Sales meetings are critical to Yahoo’s strategy at Cannes every year, and for 2026, the brand dedicated both levels of La Plage du Martinez to breakfast and lunch meetings with clients and partners. There were also seven luxury meeting pods sitting directly on the beach, where more private client discussions were held.
For other Cannes delegates, the company offered programming spanning guided meditation and journaling with Yahoo Mail, rapid-fire pitch coaching with Yahoo Finance’s Brian Sozzi and a soccer-themed evening celebrating culture and community with Yahoo Sports.
Plus, all of Yahoo’s audiences were invited to fuel up, recharge and make connections between meetings and sessions at its internet-themed destinations, like The Loading Bar and The Nav Bar.

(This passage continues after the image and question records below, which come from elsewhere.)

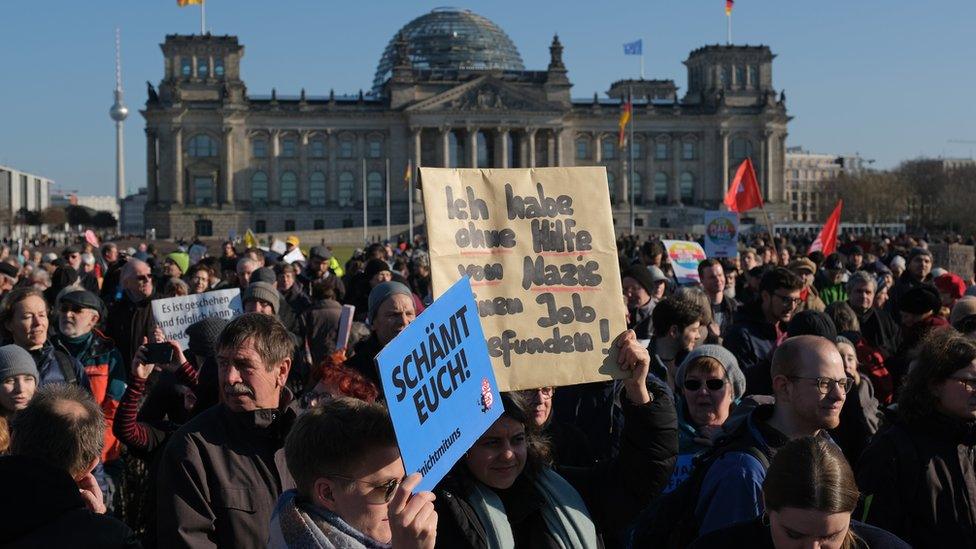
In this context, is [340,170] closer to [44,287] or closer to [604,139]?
[604,139]

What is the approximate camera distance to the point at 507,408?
3.78m

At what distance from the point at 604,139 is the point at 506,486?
283 ft

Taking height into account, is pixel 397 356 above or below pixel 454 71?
below

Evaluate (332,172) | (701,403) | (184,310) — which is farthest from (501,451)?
(332,172)

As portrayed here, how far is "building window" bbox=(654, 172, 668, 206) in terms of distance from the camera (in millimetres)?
90188

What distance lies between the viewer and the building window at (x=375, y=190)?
86.2m

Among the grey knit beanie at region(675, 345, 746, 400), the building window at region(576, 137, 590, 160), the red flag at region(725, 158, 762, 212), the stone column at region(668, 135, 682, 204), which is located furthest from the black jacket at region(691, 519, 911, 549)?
the stone column at region(668, 135, 682, 204)

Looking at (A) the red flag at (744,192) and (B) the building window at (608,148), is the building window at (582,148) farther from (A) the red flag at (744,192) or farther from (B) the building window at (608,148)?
(A) the red flag at (744,192)

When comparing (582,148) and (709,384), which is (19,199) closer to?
(582,148)

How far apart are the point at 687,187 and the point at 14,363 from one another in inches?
3442

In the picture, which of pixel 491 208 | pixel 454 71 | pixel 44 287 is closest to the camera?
pixel 491 208

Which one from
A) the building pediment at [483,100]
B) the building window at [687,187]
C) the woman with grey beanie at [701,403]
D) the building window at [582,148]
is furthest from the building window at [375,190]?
the woman with grey beanie at [701,403]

In a sea of competition, soft metrics matter.
Driving revenue is Yahoo’s No. 1 KPI in terms of hard metrics, but beyond sales, the brand leans on softer metrics to understand its impact on-site at Cannes.
“We have so much going on because it’s so competitive. Every single beach has programming,” Galloway says. “So how well we’ve done is measured by: How many people are in the space at all times? Is our party packed? Are people lined up at the party for that submarine?… You walk the Croisette and everyone has amazing things going on, so if we can just keep that constant buzz at our beach, we win. That’s success for us.”